Task inputs |
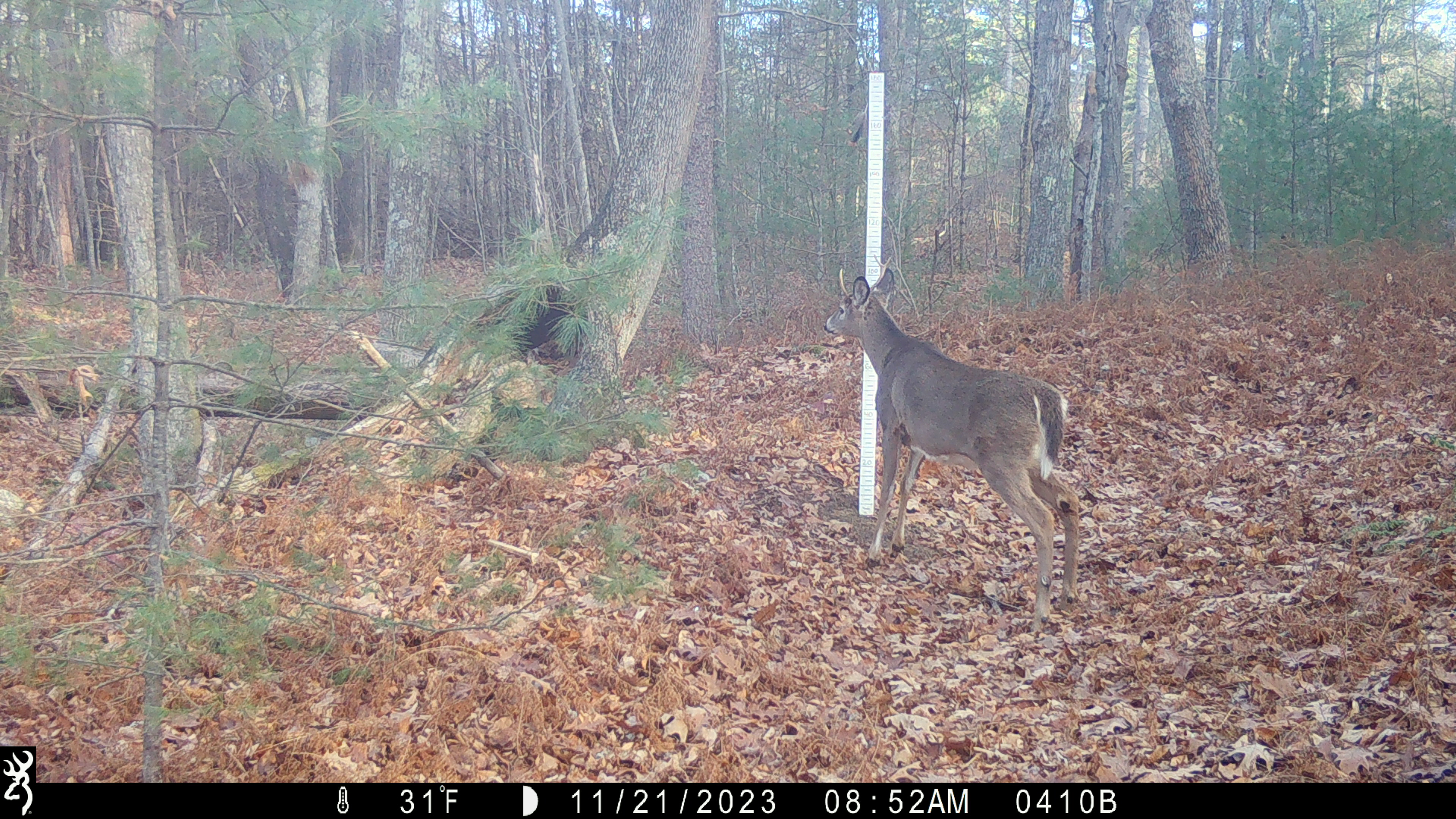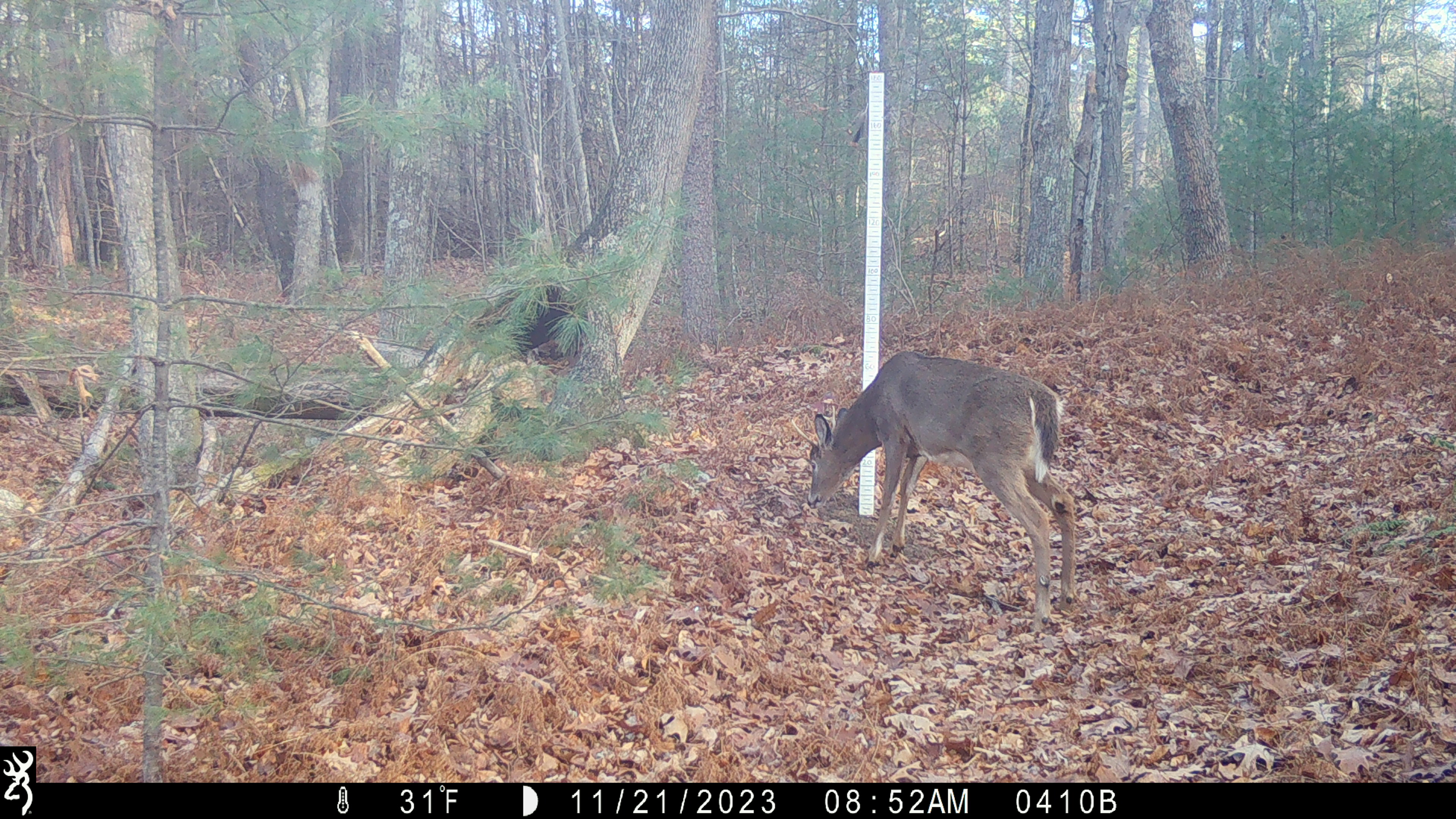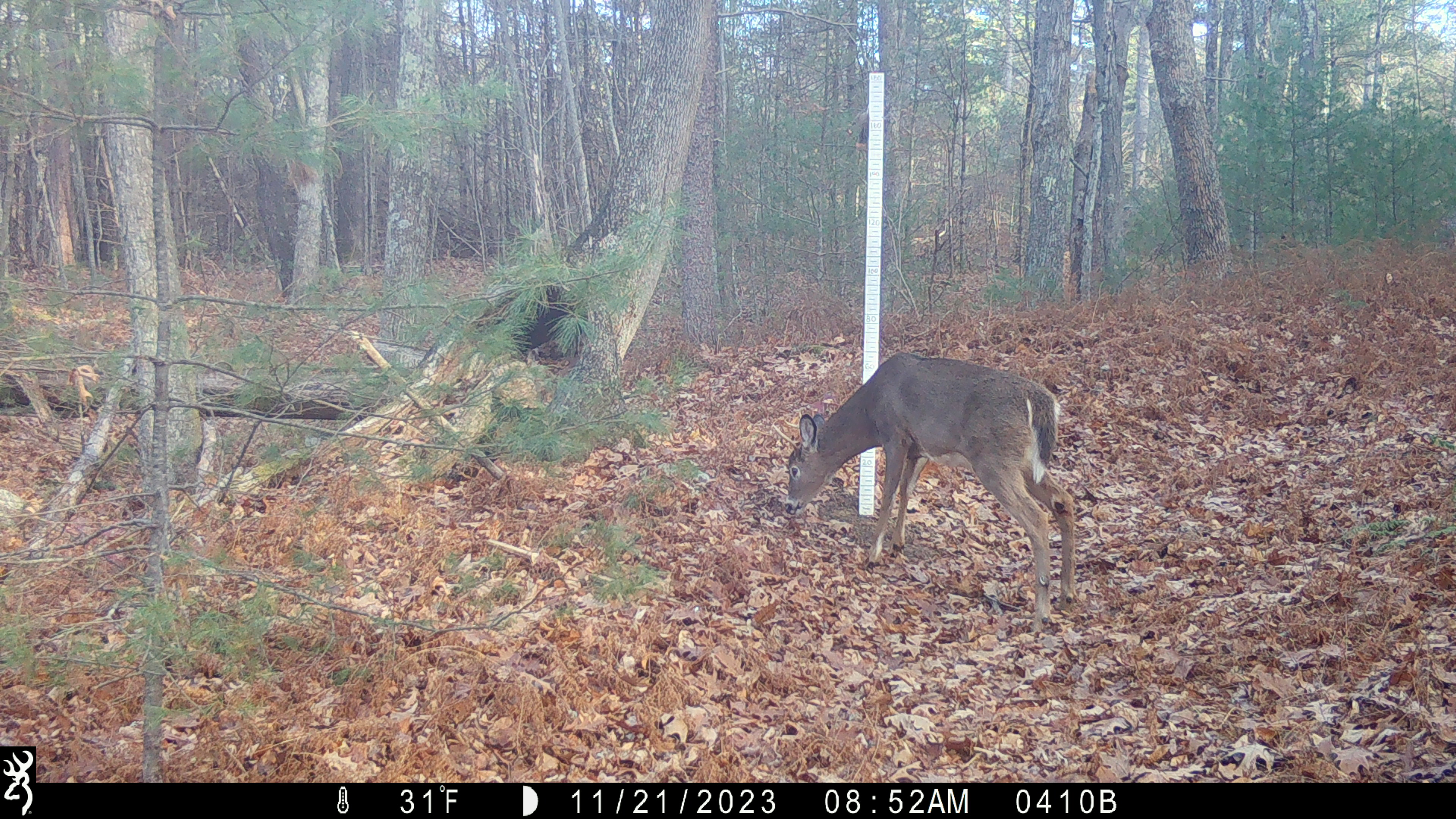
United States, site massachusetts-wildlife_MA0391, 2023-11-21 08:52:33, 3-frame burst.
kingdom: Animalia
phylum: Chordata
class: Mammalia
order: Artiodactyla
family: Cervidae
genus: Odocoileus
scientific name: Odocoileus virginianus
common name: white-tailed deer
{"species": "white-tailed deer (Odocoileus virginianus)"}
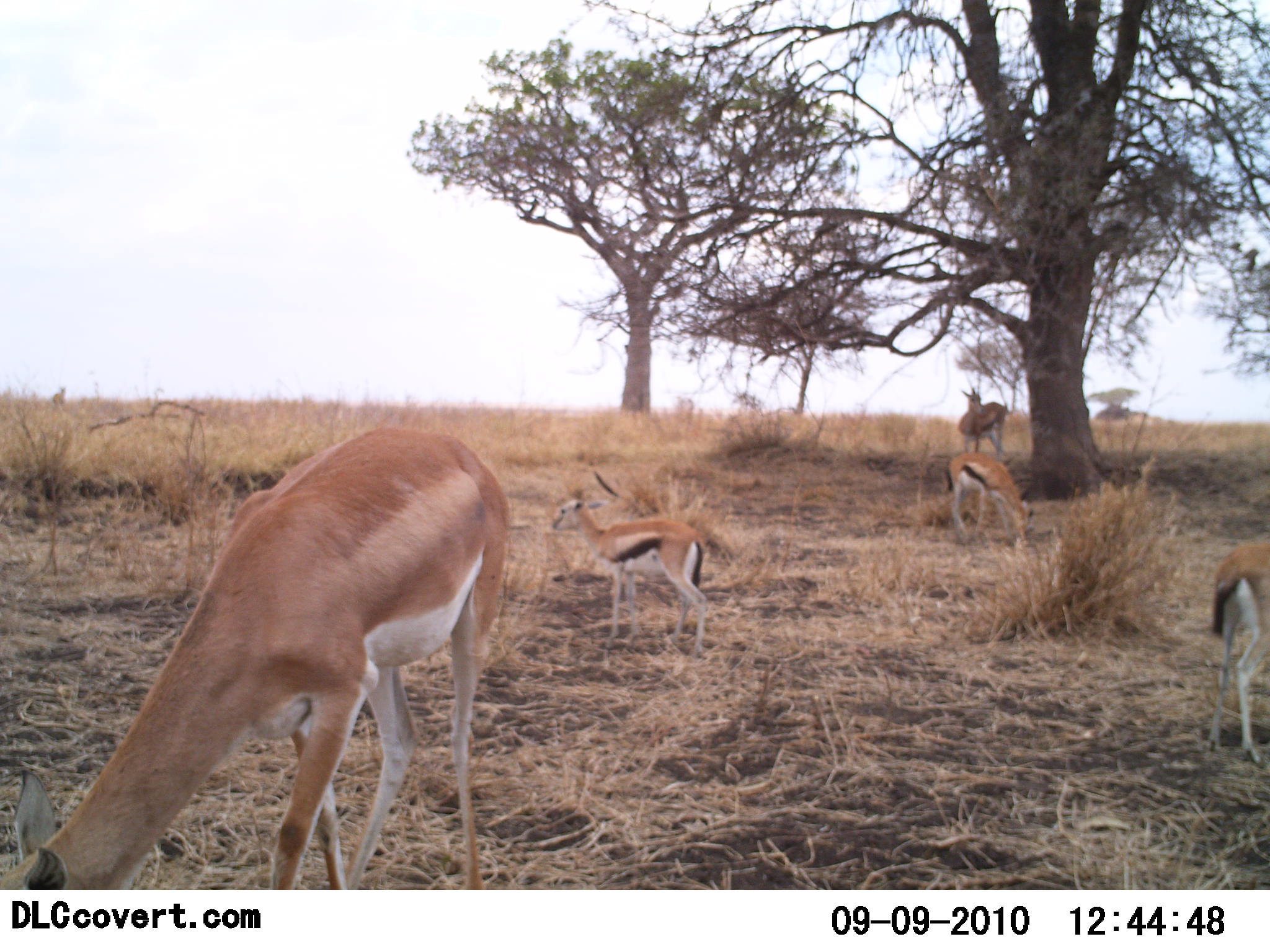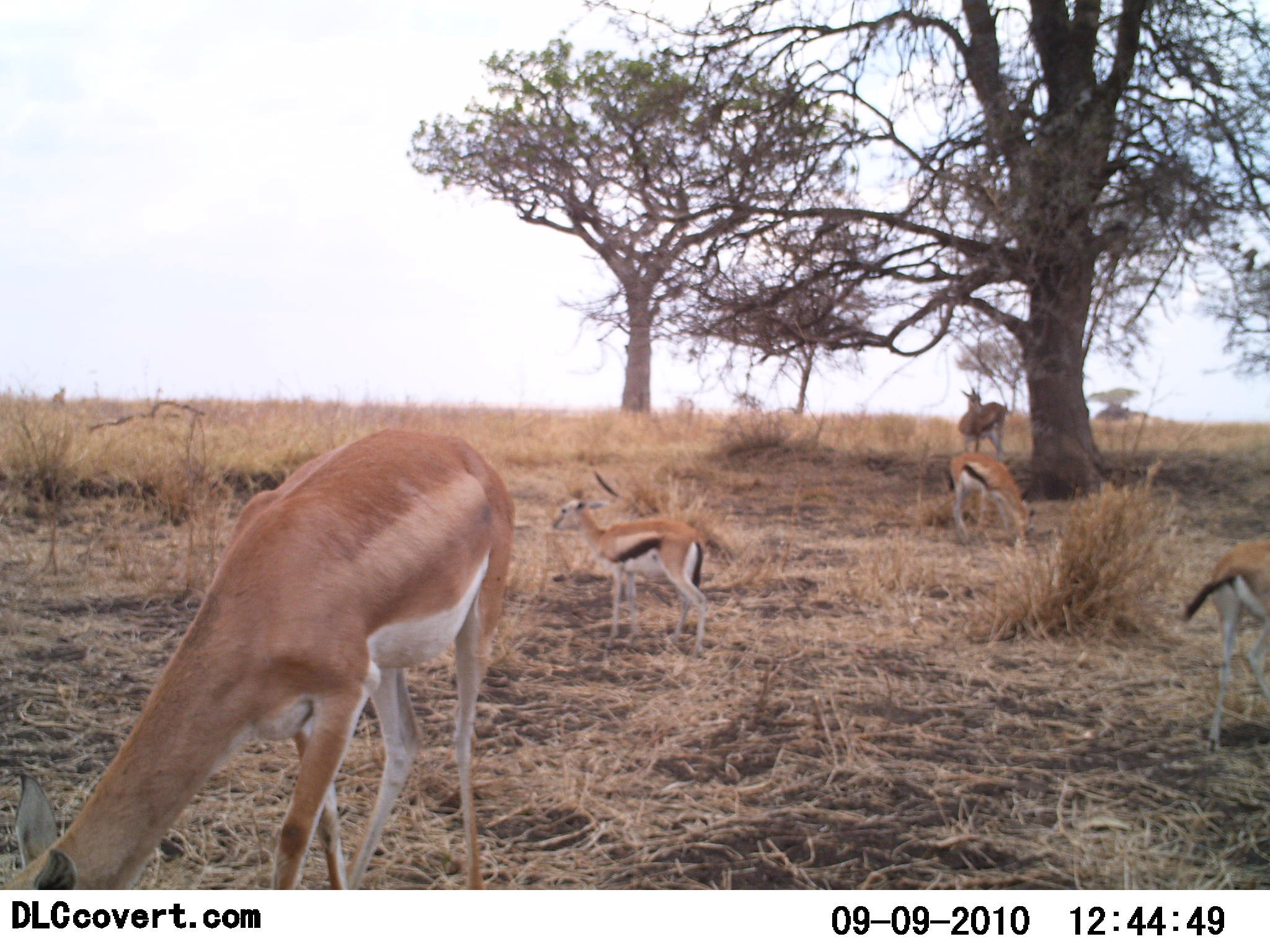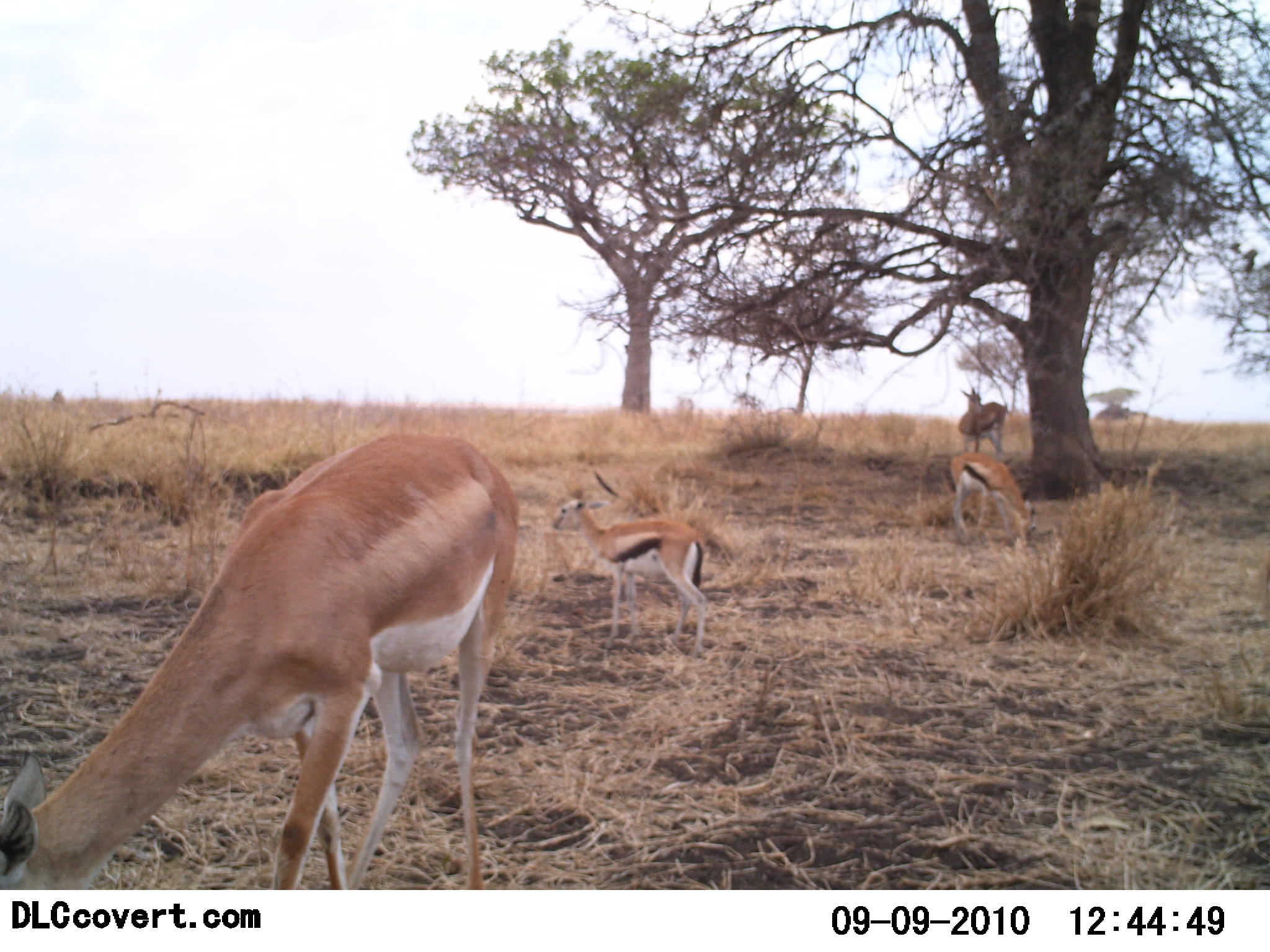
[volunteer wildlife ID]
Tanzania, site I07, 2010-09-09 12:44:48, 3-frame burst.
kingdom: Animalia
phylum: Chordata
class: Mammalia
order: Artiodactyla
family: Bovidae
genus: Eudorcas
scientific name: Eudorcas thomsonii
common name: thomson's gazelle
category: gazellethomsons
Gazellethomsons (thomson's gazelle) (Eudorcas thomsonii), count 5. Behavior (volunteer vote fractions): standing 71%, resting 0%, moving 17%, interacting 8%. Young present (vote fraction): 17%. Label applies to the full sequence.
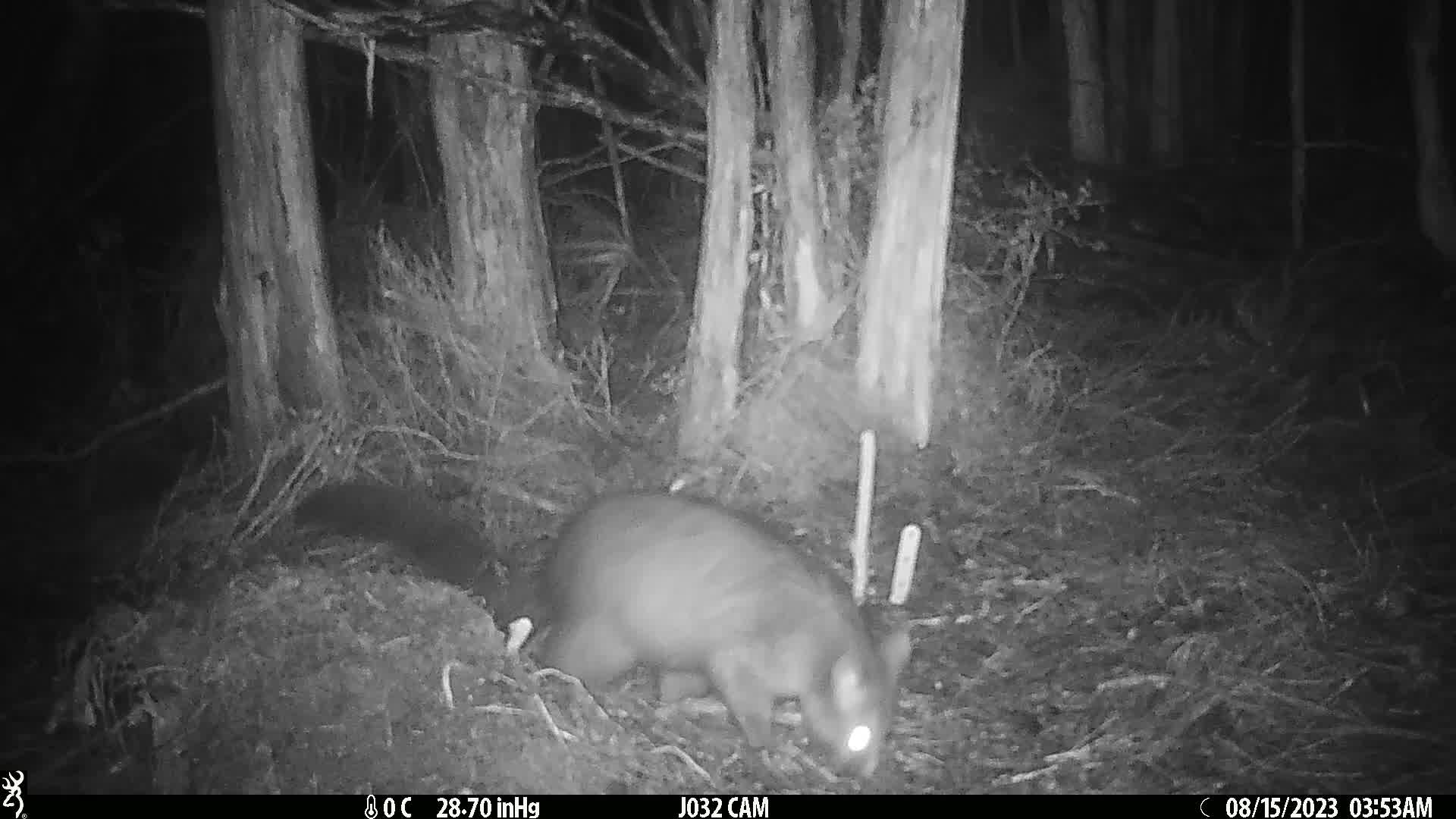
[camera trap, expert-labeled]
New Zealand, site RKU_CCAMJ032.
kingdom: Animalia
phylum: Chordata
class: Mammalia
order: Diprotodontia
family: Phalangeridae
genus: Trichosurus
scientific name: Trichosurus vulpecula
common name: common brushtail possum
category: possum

What is expected |
Copy out all the data exactly. No images belong in the copy.

Solution to this task |
United States, site massachusetts-wildlife_MA0391, 2023-11-21 08:52:33, 3-frame burst.
kingdom: Animalia
phylum: Chordata
class: Mammalia
order: Artiodactyla
family: Cervidae
genus: Odocoileus
scientific name: Odocoileus virginianus
common name: white-tailed deer
{"species": "white-tailed deer (Odocoileus virginianus)"}
[volunteer wildlife ID]
Tanzania, site I07, 2010-09-09 12:44:48, 3-frame burst.
kingdom: Animalia
phylum: Chordata
class: Mammalia
order: Artiodactyla
family: Bovidae
genus: Eudorcas
scientific name: Eudorcas thomsonii
common name: thomson's gazelle
category: gazellethomsons
Gazellethomsons (thomson's gazelle) (Eudorcas thomsonii), count 5. Behavior (volunteer vote fractions): standing 71%, resting 0%, moving 17%, interacting 8%. Young present (vote fraction): 17%. Label applies to the full sequence.
[camera trap, expert-labeled]
New Zealand, site RKU_CCAMJ032.
kingdom: Animalia
phylum: Chordata
class: Mammalia
order: Diprotodontia
family: Phalangeridae
genus: Trichosurus
scientific name: Trichosurus vulpecula
common name: common brushtail possum
category: possum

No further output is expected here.